Politics Magazine
This scanning electron microscope image shows SARS-CoV-2 (yellow) among human cells (pink). This virus was isolated from a patient in the U.S. (Color has been added to the image to better show the virus and its environment.)
(Image: © NIAID-RML)
The image above of the Coronavirus is from livescience.com
A worldwide pandemic is going to happen again. Scientists and medical professionals have been warning us about that for decades now. It will happen because most nations have not adequately prepared to deal with such and occurrence -- and that includes the United States.
The question we currently face is whether the Coronavirus is that pandemic. It might be.
Here is just a part of what the editorial board of The New York Times has to say:
In December, another new virus — SARS-CoV-2 — made the leap from animals to humans. It has now infected more than 83,000 people across more than 50 countries. Nearly 3,000 people have died, most of them in China where the outbreak began. Global health experts are once again sounding the alarm. It’s unclear how bad things might get this time around. Covid-19, the disease caused by this new virus, appears to be between seven and 20 times more deadly than seasonal flu, which on average kills between 300,000 and 650,000 people globally each year. But that fatality rate could prove to be much lower, especially if it turns out that many milder cases have evaded detection.
In the meantime, this much is not in dispute: SARS-CoV-2 spreads easily — more easily than SARS or seasonal flu — and is tough to detect. It’s the kind of virus that would be extremely difficult to contain even in a best-case scenario, and the world is hardly in a best-case scenario now. Rising nationalism, waning trust and lingering trade wars have undermined cooperation between global superpowers. Rampant misinformation and growing skepticism of science are imperiling public understanding of the crisis and governments’ response to it.
In the United States, a coming general election has politicized what should be a clear public health priority. On Tuesday, Dr. Nancy Messonnier, director of the National Center for Immunization and Respiratory Diseases, warned that a global pandemic was all but inevitable and asked the American public to brace itself for impact. That same day, her boss’s boss, President Trump, insisted that everything was well under control.
Mr. Trump has requested from Congress only $2.5 billion to address Covid-19 — far less than the $15 billion that experts say is needed. He has also made some curious personnel choices in recent days: putting Vice President Mike Pence in charge of the federal response, and muzzling Dr. Anthony Fauci, the long-serving director of the National Institute of Allergy and Infectious Diseases. Dr. Fauci has guided the nation through just about every outbreak and epidemic since 1984, and is widely recognized as one of the world’s foremost authorities on managing such crises. As governor of Indiana, Mr. Pence badly botched the response to an H.I.V. outbreak, which resulted in hundreds of preventable infections.
There is still a chance that Covid-19 will prove to be more fire drill than actual fire. A global pandemic is all but certain, but there are many unknowns: Will the virus itself prove to be less contagious or far less deadly than is currently feared? Will it show a tendency to recede in warmer weather the way that seasonal flu does? Can a vaccine be made quickly available? (Dr. Fauci says that one may be ready for testing in as little as two months, and could be commercially available in about a year.) Any of these developments may yet break the global transmission chain, and the vortex of fear and market-tumbling anxiety in which the world now finds itself may yet pass.
If the next few weeks or months bring calm — and scientists increasingly worry that they will not — the world would do well to remember this time what it seems to have forgotten again and again. Another pathogen will emerge soon enough, and another after that. Eventually, one of them will be far worse than all its predecessors. If we are very unlucky, it could be worse than anything in living memory. Imagine something as contagious as measles (which any given infected person passes to 90 percent of the people he or she encounters) only many times more deadly, and you’ll have a good sense of what keeps global health officials up at night.
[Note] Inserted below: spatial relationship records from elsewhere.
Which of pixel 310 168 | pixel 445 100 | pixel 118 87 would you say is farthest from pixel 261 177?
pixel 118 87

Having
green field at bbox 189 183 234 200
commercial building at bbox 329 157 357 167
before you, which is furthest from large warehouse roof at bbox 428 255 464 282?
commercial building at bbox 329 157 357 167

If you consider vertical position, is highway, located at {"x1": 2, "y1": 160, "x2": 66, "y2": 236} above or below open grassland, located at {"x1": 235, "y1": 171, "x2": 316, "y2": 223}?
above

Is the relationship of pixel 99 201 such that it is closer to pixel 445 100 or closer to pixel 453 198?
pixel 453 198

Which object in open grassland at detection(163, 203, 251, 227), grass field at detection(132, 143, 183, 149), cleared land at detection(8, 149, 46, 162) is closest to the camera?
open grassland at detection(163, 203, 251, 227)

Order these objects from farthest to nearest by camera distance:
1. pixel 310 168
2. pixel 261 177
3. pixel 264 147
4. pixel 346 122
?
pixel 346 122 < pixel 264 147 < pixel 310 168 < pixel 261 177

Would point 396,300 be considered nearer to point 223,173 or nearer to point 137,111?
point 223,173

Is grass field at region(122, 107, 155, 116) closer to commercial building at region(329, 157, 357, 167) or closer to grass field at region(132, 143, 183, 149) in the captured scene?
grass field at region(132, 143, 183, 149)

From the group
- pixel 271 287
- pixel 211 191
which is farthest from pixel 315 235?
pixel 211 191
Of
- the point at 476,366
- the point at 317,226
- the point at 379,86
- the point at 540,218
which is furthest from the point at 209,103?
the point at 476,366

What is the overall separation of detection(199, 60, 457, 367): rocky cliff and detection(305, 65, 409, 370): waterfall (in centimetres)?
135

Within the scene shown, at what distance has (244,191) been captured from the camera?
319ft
Here’s what is certain: Despite many warnings over many years, we are still not ready. Not in China, where nearly two decades after that SARS outbreak food markets that sell live animals still thrive and authoritarianism still undermines honest and accurate communication about infectious diseases. Not in Africa, where basic public health capacity remains hobbled by a lack of investment and, in some cases, by political unrest and violence. Not in the United States, where shortsighted budget cuts and growing nationalism have shrunk commitments to pandemic preparedness, both at home and abroad.
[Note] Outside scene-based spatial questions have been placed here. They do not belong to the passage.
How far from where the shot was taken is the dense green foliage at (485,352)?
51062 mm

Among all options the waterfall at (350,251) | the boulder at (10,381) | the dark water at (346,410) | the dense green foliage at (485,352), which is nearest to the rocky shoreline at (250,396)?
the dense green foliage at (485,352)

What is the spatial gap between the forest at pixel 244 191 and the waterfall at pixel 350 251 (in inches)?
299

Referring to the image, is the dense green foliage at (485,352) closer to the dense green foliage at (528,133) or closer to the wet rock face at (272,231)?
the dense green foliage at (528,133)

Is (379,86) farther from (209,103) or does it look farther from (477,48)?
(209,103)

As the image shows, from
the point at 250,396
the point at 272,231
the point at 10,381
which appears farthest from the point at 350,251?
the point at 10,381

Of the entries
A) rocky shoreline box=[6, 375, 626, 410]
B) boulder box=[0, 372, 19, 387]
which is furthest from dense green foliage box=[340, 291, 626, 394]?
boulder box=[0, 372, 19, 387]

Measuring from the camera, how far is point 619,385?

To be sure, some broad progress has been made in the past few years. Vaccine development and deployment now proceed faster than at any point in history. The World Health Organization has corrected many of the institutional shortcomings that thwarted its responses to previous outbreaks. Other countries, in both Europe and Africa, have stepped up to fill the global health leadership position that America appears to have vacated.
But, as Covid-19 makes clear, much more is still needed.